• **EXCERPTED TEXT**
Overall, I prefer WebTorrent in my proposal instead of IPFS as BitTorrent protocol is proved to be robust for almost two decades, while IPFS at this moment is very young and overhyped.
What I propose is a layer that can exist on top of any Memo-like protocol, where Memo forms a base social network state, and the media layer extends its capabilities so that it's possible to store rich media files without any centralised hostings.
Here are the hypothesis/axioms I use as a basement for such a media layer
The proposed idea is based on a play of three actors, or a triangle of 'Original Posters' 'Moderators' and 'Viewers'. Below is detailed explanation of each role, and there are some sub-roles that will be discussed alongside.
Original Poster is anyone connected to the internet who is willing to share any kind of content with the world with only modern browser and a content itself in possession.
Moderator is anyone in the connected world who is willing to be engaged into a socially important role with only a desktop computer with decent amount of free disk space in possession. There is no need to ask a permission to become a moderator.
Viewer is anyone willing to enjoy the media without the need to be engaged with existing social media platforms.
Base technologies:
  1. A webtorrent enabled website with a support of basic bch wallet functionaloty.
  2. A webtorrent enabled website with a feed of op_return messages. Note: 1 and 2 can be implemented as a single platform. (e.g. instant.io x datacash x chainfeed)
  3. A webrtc enabled cross platform desktop torrent client hybridised with a bitdb instance
  4. A webtorrent enabled torrent tracker(s)
The flow:
The Original Poster uses a web browser to create a torrent of the attached media. OP registers the torrent on a tracker, puts infohash alongside a tracker url and desired hashtags into op_return and publishes the memo formatted transaction to bitcoin network. The progress bar shows the status of the 'pseudo' upload that's familiar to most non-tech savvy people. During that phase the content is in network’s ‘working-memory’.
The Moderator uses software to parse the op_return feed. The software continuously downloads all the media from initial seeders and presents it to moderator one by one. It does not open itself as a seeder until moderator decided whether this is a kind of content worth bothering. It's completely subjective decision and every moderator can follow personal strategy. It can be imagined as clicking the green and red buttons where the red one is clicked if the content is subjectively a complete garbage. Once the green button is clicked, moderator becomes a seeder of the content. Moderator can also 'reply' to OPs message with hashtags: every hashtag that corresponds to one of initial hashtags gives it additional weight. Every omitted hashtag loses weight. Some new hashtags can as well be introduced by a moderator. The deeper the history of moderator’s categorization activity, the more weight categorization transaction gives to hashtags (but this is a higher level concept and can vary from implementation to implementation). Moderator creates an internal queue of stored media and deletes the oldest content as soon as the storage threshold is hit (but some other policy can be implemented if moderator decides so). Described above is a level00 moderator who decided to judge the very unclassified content that's received directly from initial seeders.

• **TASK SET**
a) In the media-layer proposal, what happens to a moderator once the green button is clicked?
b) Reproduce word for word the passage of the media-layer proposal that opens with the words containing "Moderator is anyone" and closes with "social media platforms.".

• **ENTRIES SUPPLIED**
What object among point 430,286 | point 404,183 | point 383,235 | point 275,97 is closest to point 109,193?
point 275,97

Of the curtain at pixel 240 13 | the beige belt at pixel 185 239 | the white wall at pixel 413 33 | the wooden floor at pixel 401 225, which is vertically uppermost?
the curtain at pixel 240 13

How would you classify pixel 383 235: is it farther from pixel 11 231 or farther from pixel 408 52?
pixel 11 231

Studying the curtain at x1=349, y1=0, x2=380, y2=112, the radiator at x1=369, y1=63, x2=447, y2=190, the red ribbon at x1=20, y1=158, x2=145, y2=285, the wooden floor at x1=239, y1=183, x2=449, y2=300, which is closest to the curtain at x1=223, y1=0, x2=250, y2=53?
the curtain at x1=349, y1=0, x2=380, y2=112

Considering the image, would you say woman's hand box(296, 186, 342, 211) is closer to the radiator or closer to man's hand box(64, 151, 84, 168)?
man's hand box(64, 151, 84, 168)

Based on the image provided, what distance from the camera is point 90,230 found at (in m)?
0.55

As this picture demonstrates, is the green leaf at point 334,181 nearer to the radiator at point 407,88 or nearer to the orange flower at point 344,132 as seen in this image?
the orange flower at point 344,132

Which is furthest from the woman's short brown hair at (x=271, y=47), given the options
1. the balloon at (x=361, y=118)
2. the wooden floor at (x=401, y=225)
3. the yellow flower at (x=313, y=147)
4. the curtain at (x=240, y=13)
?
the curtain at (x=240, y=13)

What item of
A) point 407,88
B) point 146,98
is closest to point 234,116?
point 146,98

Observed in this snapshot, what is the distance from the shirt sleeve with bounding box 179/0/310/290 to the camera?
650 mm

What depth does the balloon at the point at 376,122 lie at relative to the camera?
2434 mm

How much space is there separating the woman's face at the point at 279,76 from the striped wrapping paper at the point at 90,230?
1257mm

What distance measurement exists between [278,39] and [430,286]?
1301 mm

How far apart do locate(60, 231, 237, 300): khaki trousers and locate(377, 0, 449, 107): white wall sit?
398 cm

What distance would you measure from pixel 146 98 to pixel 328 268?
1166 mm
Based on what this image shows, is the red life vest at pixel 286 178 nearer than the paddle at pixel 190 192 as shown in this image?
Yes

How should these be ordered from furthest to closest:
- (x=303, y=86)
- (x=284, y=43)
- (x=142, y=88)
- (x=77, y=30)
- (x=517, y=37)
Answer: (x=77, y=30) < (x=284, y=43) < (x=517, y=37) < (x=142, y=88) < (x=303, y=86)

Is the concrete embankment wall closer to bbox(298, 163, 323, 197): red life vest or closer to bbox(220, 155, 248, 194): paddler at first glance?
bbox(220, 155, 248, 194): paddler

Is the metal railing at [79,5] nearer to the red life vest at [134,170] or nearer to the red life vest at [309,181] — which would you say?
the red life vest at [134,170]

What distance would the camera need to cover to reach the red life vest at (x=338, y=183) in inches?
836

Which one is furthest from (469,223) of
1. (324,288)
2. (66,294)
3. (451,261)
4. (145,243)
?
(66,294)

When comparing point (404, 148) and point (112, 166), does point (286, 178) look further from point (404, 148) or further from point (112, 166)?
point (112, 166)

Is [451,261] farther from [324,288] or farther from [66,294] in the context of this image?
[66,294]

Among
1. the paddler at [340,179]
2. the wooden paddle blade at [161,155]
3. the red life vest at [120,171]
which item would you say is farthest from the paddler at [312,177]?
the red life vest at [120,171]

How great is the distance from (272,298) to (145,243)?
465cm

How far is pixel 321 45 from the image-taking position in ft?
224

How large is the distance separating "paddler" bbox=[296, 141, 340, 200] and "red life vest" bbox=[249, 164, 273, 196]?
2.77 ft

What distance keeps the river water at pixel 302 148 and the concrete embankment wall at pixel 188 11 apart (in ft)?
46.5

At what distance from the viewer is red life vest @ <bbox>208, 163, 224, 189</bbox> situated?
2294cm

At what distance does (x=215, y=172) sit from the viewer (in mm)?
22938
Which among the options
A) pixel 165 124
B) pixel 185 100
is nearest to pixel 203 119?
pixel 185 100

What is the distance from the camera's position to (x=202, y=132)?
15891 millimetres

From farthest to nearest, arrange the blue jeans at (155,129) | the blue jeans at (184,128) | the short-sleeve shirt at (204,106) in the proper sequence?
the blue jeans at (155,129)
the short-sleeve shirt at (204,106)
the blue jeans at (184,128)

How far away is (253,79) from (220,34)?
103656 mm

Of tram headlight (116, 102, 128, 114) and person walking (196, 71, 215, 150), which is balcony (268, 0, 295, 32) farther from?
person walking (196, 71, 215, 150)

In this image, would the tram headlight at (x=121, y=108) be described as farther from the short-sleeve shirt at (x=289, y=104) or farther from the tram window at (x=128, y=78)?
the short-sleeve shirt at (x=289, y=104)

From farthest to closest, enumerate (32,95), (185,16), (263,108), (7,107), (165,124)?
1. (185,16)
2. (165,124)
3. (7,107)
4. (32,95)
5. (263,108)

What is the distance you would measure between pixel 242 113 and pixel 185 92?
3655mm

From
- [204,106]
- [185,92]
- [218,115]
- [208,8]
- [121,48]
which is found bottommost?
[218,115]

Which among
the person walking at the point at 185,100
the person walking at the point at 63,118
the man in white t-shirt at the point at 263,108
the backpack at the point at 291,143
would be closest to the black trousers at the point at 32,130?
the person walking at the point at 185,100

• **OUTPUTS FOR THE TASKS**
a) The moderator becomes a seeder of the content.

b)
Moderator is anyone in the connected world who is willing to be engaged into a socially important role with only a desktop computer with decent amount of free disk space in possession. There is no need to ask a permission to become a moderator.
Viewer is anyone willing to enjoy the media without the need to be engaged with existing social media platforms.